▶ **REQUIRED TASK**:
Write out everything from the line containing "Based on the" down to the end of the entries, requests included. Shift every number in the answers, whether a coordinate or a distance, up by 88, and leave the pictures out.

(Entries from a spatial question set)
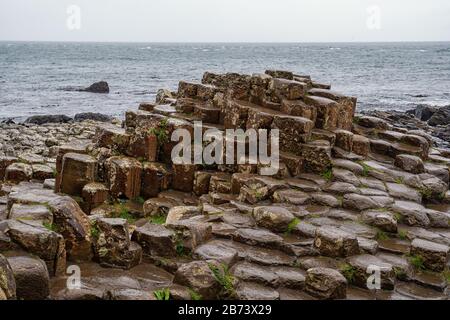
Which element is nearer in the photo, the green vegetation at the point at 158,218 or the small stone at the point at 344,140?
the green vegetation at the point at 158,218

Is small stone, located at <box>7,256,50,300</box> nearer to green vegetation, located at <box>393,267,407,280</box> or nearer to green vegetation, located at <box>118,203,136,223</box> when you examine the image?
green vegetation, located at <box>393,267,407,280</box>

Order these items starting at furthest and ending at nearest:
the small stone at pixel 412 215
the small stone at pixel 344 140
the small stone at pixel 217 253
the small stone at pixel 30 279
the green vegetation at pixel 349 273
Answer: the small stone at pixel 344 140, the small stone at pixel 412 215, the small stone at pixel 217 253, the green vegetation at pixel 349 273, the small stone at pixel 30 279

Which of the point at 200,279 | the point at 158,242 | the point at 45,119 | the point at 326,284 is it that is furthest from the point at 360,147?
the point at 45,119

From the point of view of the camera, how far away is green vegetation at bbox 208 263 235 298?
21.0ft

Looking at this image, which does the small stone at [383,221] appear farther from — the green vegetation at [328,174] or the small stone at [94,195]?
the small stone at [94,195]

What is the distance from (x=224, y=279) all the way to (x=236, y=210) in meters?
2.98

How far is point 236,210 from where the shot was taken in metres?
9.41

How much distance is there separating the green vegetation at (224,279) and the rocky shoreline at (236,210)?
20mm

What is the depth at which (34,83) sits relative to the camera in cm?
5534

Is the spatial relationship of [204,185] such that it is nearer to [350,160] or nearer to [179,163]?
[179,163]

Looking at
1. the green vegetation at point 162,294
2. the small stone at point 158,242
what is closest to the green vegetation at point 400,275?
the small stone at point 158,242

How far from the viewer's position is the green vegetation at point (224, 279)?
6.40 metres

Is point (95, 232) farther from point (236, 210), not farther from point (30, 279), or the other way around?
point (236, 210)
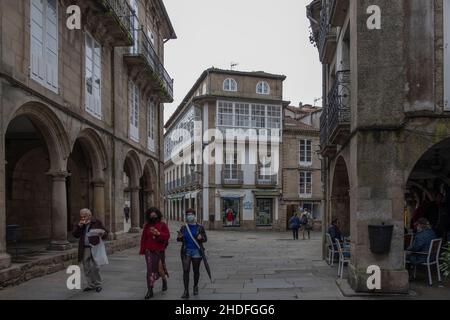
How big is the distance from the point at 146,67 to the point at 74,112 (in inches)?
296

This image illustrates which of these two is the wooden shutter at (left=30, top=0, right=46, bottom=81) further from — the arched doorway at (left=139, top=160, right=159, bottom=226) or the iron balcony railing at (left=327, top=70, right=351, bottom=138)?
the arched doorway at (left=139, top=160, right=159, bottom=226)

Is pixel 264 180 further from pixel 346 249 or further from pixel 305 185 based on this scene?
pixel 346 249

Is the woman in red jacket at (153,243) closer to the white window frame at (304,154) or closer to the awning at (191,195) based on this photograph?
the awning at (191,195)

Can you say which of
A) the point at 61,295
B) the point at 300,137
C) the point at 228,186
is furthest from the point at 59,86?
the point at 300,137

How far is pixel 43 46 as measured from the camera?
456 inches

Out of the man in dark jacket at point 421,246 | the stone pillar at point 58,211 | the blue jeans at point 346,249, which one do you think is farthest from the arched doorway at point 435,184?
the stone pillar at point 58,211

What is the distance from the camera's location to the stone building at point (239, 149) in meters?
38.5

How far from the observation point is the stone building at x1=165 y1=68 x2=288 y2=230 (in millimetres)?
38500

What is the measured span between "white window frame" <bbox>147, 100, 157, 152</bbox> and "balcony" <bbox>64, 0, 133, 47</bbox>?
253 inches

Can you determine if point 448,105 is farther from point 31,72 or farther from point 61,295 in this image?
point 31,72

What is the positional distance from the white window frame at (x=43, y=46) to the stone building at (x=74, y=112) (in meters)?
0.02

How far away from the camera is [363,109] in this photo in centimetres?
906

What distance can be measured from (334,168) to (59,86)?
749 centimetres

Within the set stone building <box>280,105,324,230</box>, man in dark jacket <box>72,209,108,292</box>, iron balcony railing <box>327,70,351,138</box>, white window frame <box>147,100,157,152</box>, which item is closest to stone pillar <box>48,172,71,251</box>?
man in dark jacket <box>72,209,108,292</box>
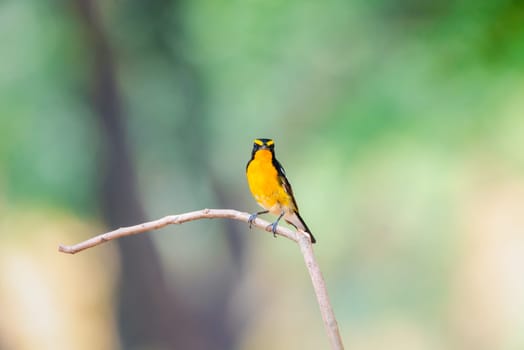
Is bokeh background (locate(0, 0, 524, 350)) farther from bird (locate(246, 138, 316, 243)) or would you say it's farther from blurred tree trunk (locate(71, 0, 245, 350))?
bird (locate(246, 138, 316, 243))

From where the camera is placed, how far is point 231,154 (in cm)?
787

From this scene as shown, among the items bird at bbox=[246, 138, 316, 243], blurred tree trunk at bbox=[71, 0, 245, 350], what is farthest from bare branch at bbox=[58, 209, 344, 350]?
blurred tree trunk at bbox=[71, 0, 245, 350]

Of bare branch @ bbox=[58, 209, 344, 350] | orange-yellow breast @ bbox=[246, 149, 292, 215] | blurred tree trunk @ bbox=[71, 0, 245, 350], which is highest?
blurred tree trunk @ bbox=[71, 0, 245, 350]

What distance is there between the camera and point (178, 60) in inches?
303

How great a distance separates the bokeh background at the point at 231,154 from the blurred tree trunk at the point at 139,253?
0.06 feet

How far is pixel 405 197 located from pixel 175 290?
8.63ft

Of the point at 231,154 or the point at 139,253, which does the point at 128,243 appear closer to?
the point at 139,253

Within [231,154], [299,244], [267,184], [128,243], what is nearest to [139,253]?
[128,243]

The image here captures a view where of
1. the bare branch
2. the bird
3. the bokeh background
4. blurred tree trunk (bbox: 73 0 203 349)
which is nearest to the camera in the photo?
the bare branch

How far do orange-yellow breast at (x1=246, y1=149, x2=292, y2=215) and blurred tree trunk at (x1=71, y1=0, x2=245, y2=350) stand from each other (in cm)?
399

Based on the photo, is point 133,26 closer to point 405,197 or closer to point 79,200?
point 79,200

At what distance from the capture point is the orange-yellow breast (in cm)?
315

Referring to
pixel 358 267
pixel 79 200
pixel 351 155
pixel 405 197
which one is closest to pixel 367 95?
pixel 351 155

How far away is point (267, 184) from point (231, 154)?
15.5 ft
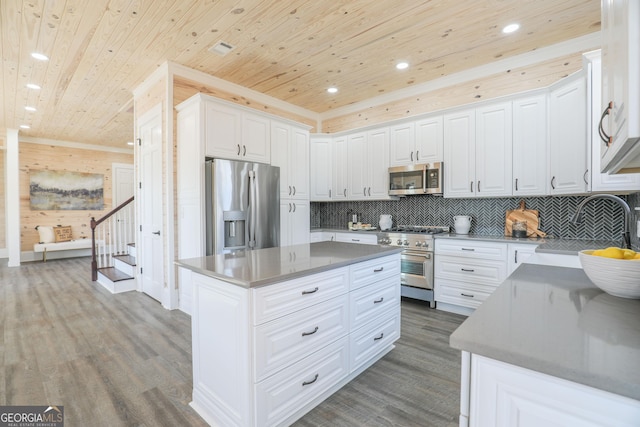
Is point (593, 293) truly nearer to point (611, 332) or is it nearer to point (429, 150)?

▶ **SOLUTION FOR THIS TASK**:
Based on the photo, is point 133,26 closer to point 405,197 or closer to point 79,200?
point 167,288

At what distance from the capture point is the orange-yellow breast (in cm)?
403

Referring to
pixel 358 267
pixel 79 200
pixel 351 155
pixel 405 197
which one is closest to pixel 367 95?
pixel 439 243

How far away is point (267, 184) from point (231, 154)?
103.5 ft
Is point (593, 293) truly nearer to point (611, 332) or is it nearer to point (429, 150)?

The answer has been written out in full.